“How unpleasant to meet Mr. Eliot,” wrote T. S. Eliot, but women did not find it unpleasant to meet him at all. In fact, they fell in love with him: secretaries and literary scholars alike, and the next couple of years will see a great deal of new information about T. S. Eliot’s women.

He was a dour, gray-faced, elderly poet in poor health who nonetheless broke at least two (and perhaps four) hearts when he married his secretary, Valerie Fletcher, in 1957.

A quarter of a century earlier, he wrote this ditty for the Criterion, a journal he edited:

How unpleasant to meet Mr. Eliot
With his features of clerical cut.
And his brow so grim
And his mouth so prim
And his conversation, so nicely
Restricted to What Precisely
And If and Perhaps and But . . .
How unpleasant to meet Mr. Eliot!
(Whether his mouth be open or shut.)

That was in 1933, the year after he had separated from his first wife, Vivien Haigh-Wood Eliot. Their relationship has been a subject of interest and research for decades, and even inspired a play and a movie, Tom and Viv.

Now, because of the opening of a cache of over one thousand letters written by Eliot and under seal for fifty years, and with the centenary of The Waste Land in 2022, Eliot’s relationships with other women are going to get much attention, with a quartet of books scheduled for publication.

The book most important to Eliot scholarship will undoubtedly be the one by Lyndall Gordon, who has been a renowned biographer of Eliot for four decades. Eliot Among the Women will be published by Virago in 2022. It will focus on his relationship with Emily Hale, whose treasure trove of Eliot correspondence will at last, after fifty years’ sequestration, be open to scholars in 2020.

Gordon talked about “Eliot’s Women” last summer at the T. S. Eliot Summer School hosted by the University of London. We were on a day trip to Burnt Norton, an estate in the Cotswolds that is the setting for one of Eliot’s Four Quartets.

We stood around the poem’s dry pools (“Dry the pool, dry concrete, brown edged”) in dappled sunlight and listened to a recording of Eliot’s reading Burnt Norton, a magical experience, and then went to a tent to hear a lecture by Lyndall Gordon on “Eliot’s Women.” She talked about four women: Vivien Eliot, Emily Hale, Mary Trevelyan, and, briefly, Valerie Eliot. See photo above, and more from the trip to Burnt Norton are posted here.

According to press about Gordon’s forthcoming book, we may also learn more read about Eliot’s mother and about Virginia Woolf. It was clear to me as a young woman working on Eliot’s letters with Valerie that he was a man with troubled feelings about women, and I connected it with his domineering and frustrated mother, and with the fact he had four much older sisters. But Lyndall Gordon will provide much more clarity, I’m sure: her writing about Eliot and Emily Hale in T. S. Eliot: An Imperfect Life is the most complete discussion I’ve seen of that relationship.

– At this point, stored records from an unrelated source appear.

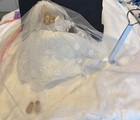 Vtg Rare Madame Alexander Bride Doll
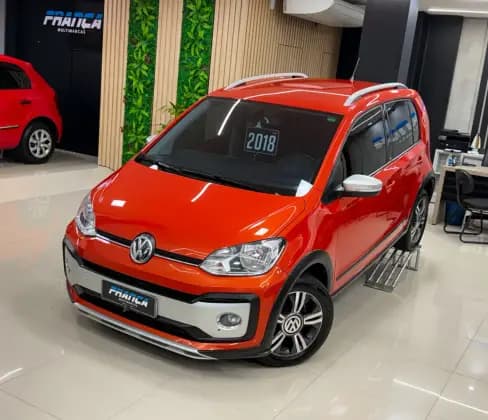 Carro 1.0 TSI PEPPER 12V FLEX 4P MANUAL
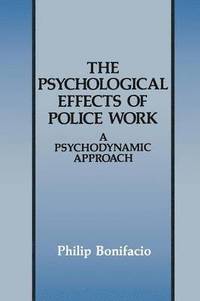 bokomslag Psychological Effects of Police Work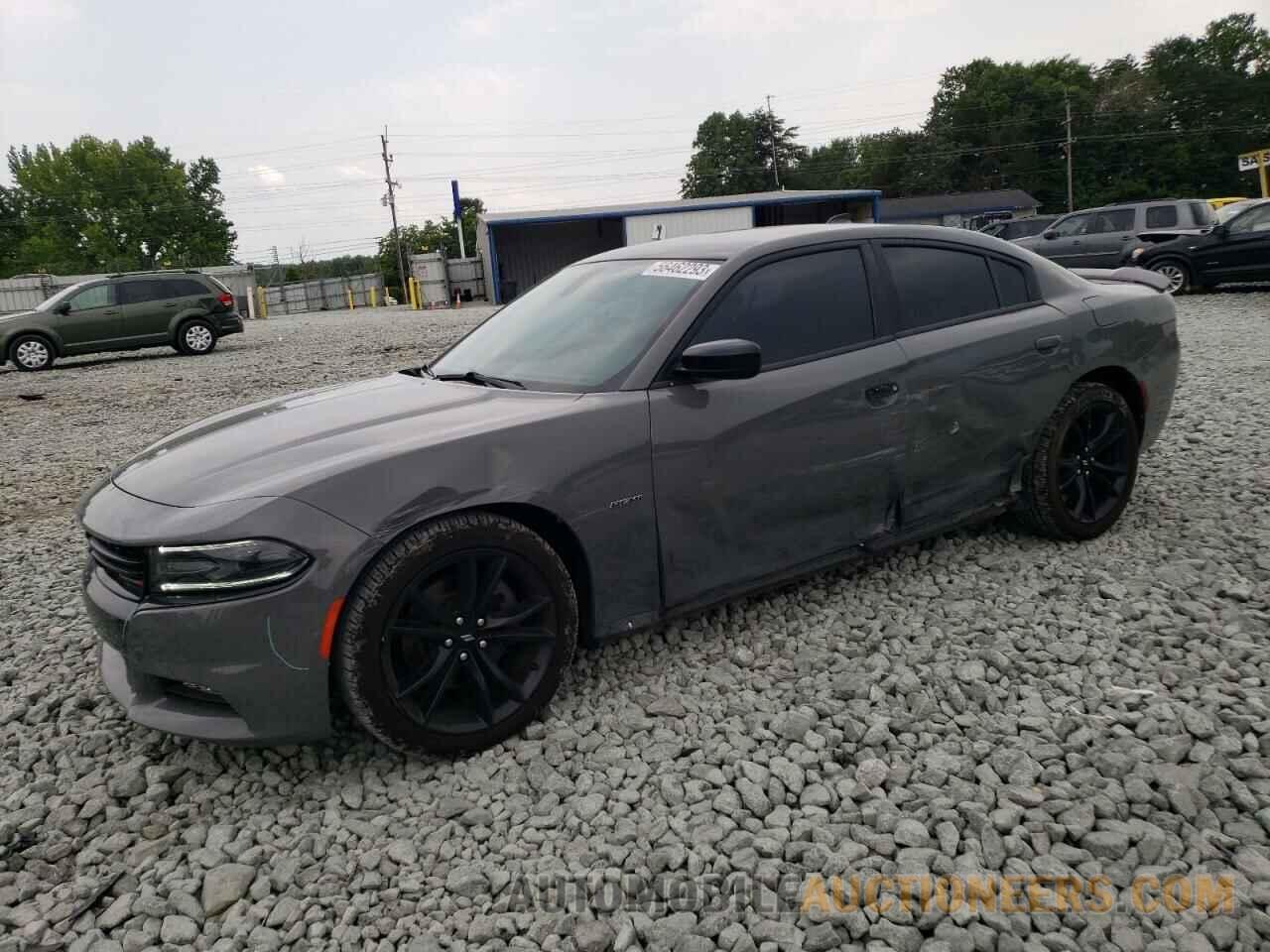 2C3CDXCT5JH206609 DODGE CHARGER 2018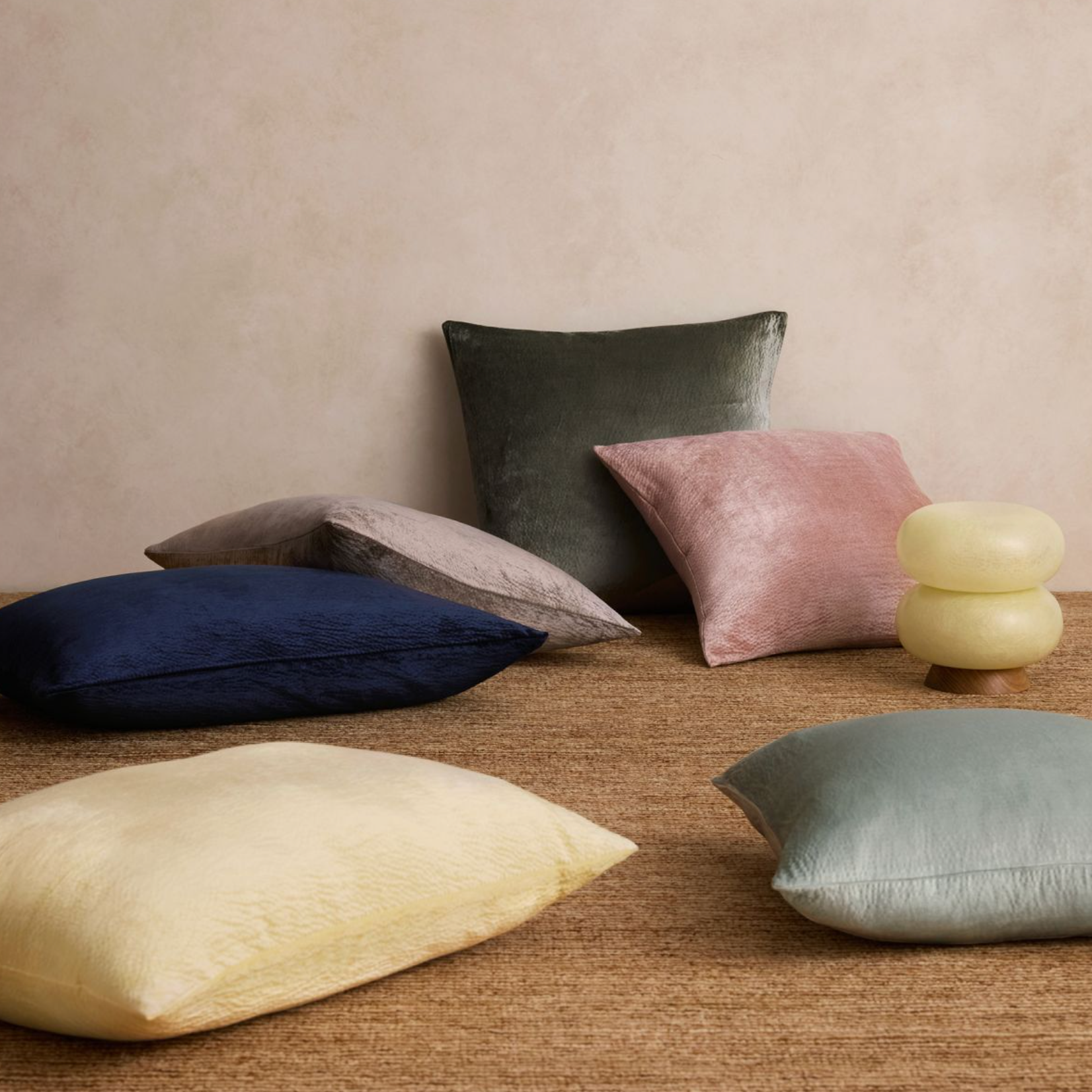 Alber Square Cushion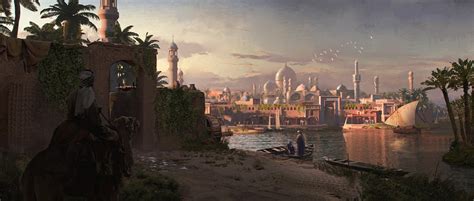 Assassin S Creed Mirage Map Size How Big Is Baghdad My Xxx Hot Girl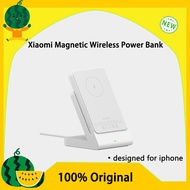 Xiaomi Magnetic Wireless Power Bank Original xiaomi mi powerbank Designed for iPhone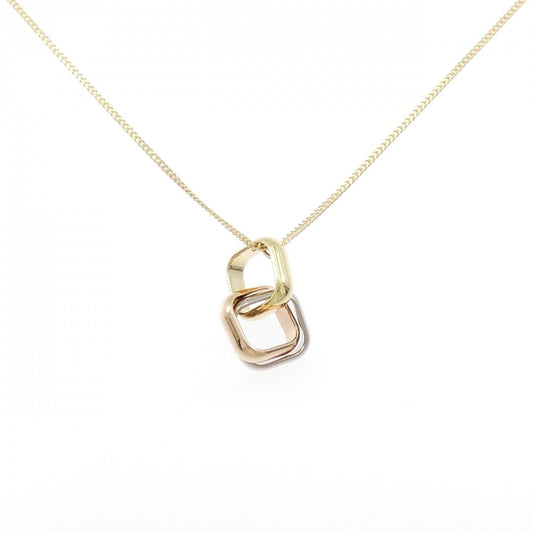 Cartier Trinity Necklace Gold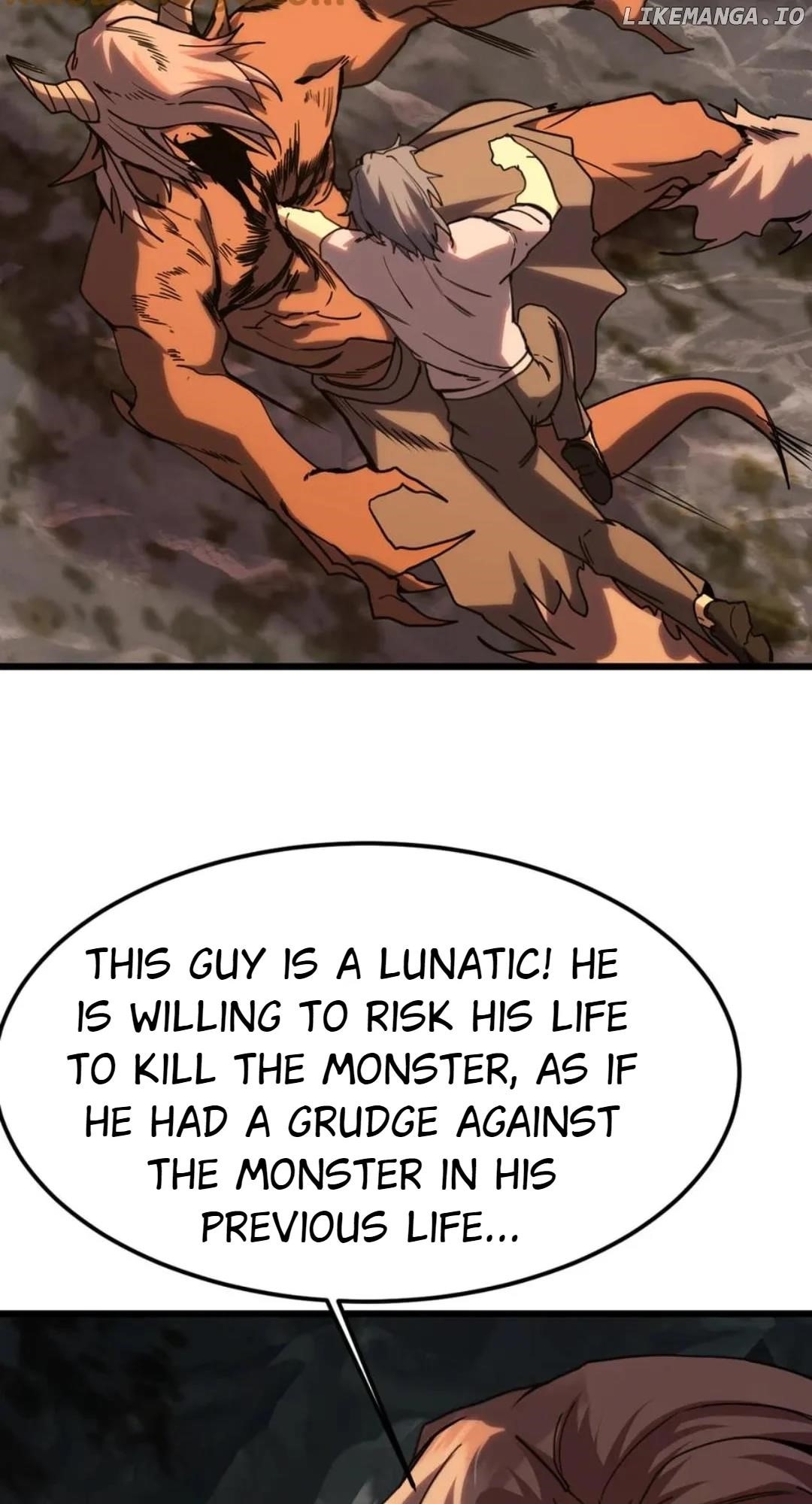 Logging 10,000 Years into the Future Chapter 211 - Manhwa18.com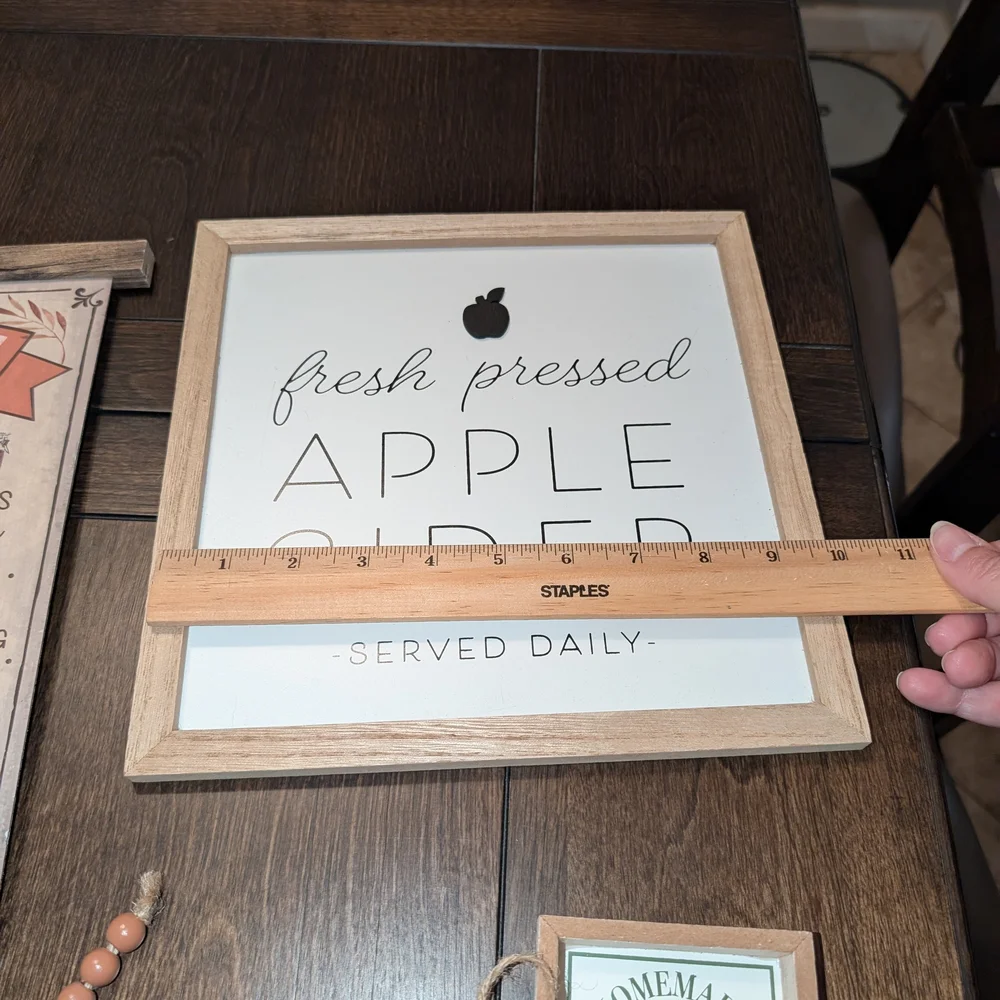 Target apple cider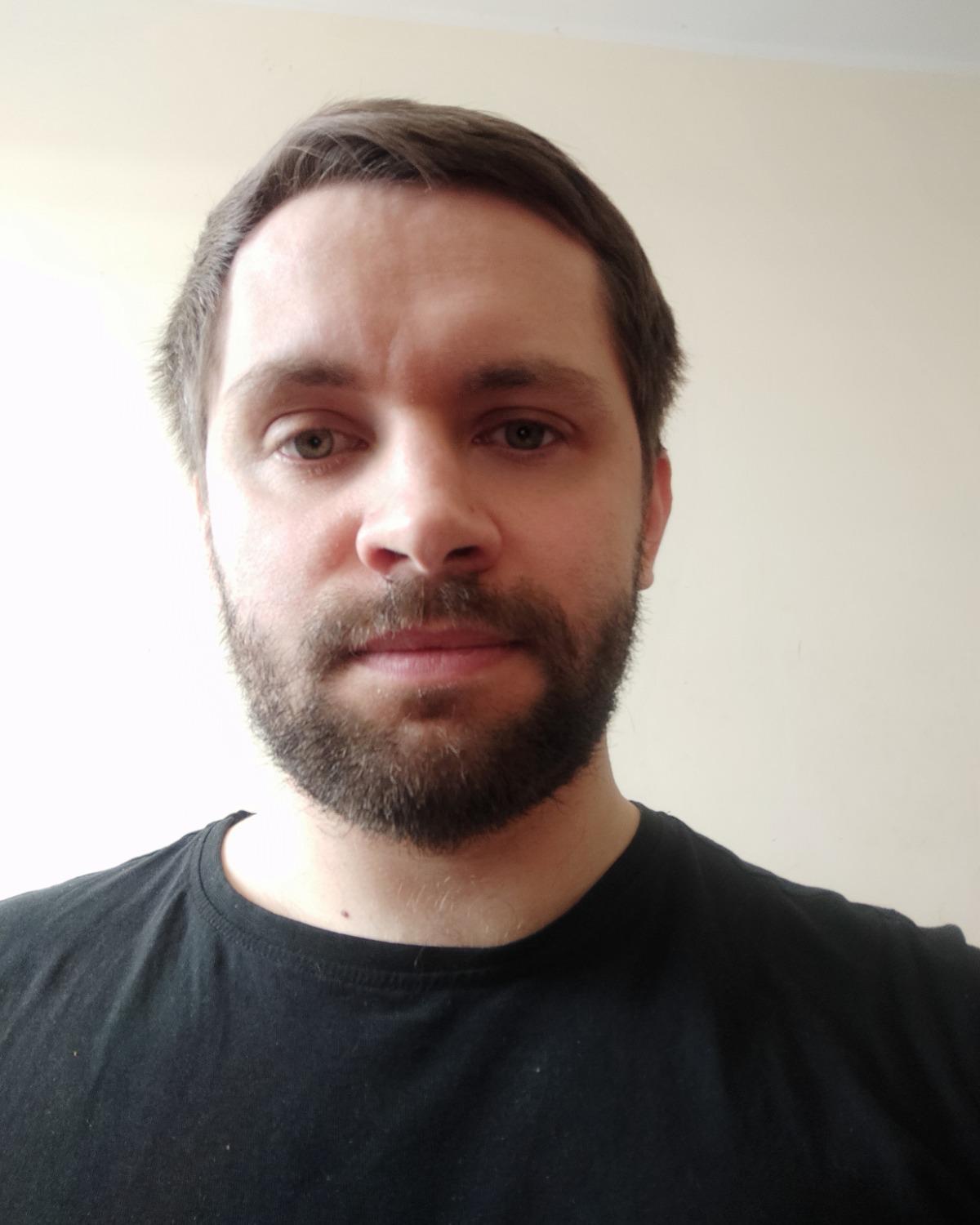 Bartosz Cichuta - Trener personalny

The Emily Hale letters open at Princeton on 2 January 2020, and here’s the background story on the library’s blog.

I have read different accounts of the rupture between Eliot and Emily Hale, and of that between Eliot and Mary Trevelyan, the bossy, well-connected Mary Trevelyan who was one of his closest friends during the decade or so before his second marriage. The general view seems to be that neither woman recovered from the shock of his marrying his young secretary. It is also clear that Eliot cut off communications with both of these friends after marrying Valerie.

During those years of friendship, Trevelyan attended church with Eliot and would turn up at Fabers in her sporty car to “buzz TSE round. She looked like a horse’s godmother, but they were very good friends.” Mary suggested marriage to her dear friend Tom on at least two occasions. He demurred, but their friendship seemed unaffected. This makes the rupture when he married Valerie a mystery, so it’s good news that another book will tell Mary Trevelyan’s story.

The book is not, I understand, The Pope of Russell Square, a memoir by Trevelyan herself, which was then edited as a PhD project by Ian Smith. That publication is still listed on Amazon, but it was cancelled long ago because of competing interests between the editor, the Trevelyan heirs, and the Eliot estate.

But at last they have been able to agree on a book that will be published. The author is Erica Wagner, who was a judge of the Man Booker Prize and literary editor of The Times. The book has the approval of the Eliot estate and will be published by Faber and Faber. The fact that Wagner has written about Sylvia Plath and Ted Hughes is a plus, though one has to acknowledge that Ariel’s Gift was also published by Faber and Faber, the firm that publishes both Hughes and Eliot.

Vivien, the Viv of Tom and Viv, is not forgotten. Another book that will be published by Faber and Faber is a “full anthology-account of Vivien’s writings: and was commissioned by the Eliot estate.” The manuscript by Ann Pasternak Slater has been delivered, and I’m told that it will be published in early 2020. Slater is the wife of Craig Raine, who was one of the executors of second wife Valerie’s estate, and published this critical review of Carole Seymour-Jones’s biography of Vivien Eliot, Painted Shadow, in Arete, the literary journal edited by Craig Raine. (I admit this all sounds rather incestuous!)

Finally, there is Valerie Fletcher Eliot, the young secretary who married Eliot when she was thirty. After eight years of marriage, she spent nearly fifty years as widow, editor, and guardian of the flame. It is Valerie whom I knew and am writing about. My memoir about working with her was published in the Guardian Review in 2005 with the title “Dear Mrs. Eliot.”  The introduction to The Letters of T. S. Eliot Volume 5: 1930-1931 explains at length Valerie’s efforts to gather her late husband’s letters and the work she did during her nearly fifty years of widowhood.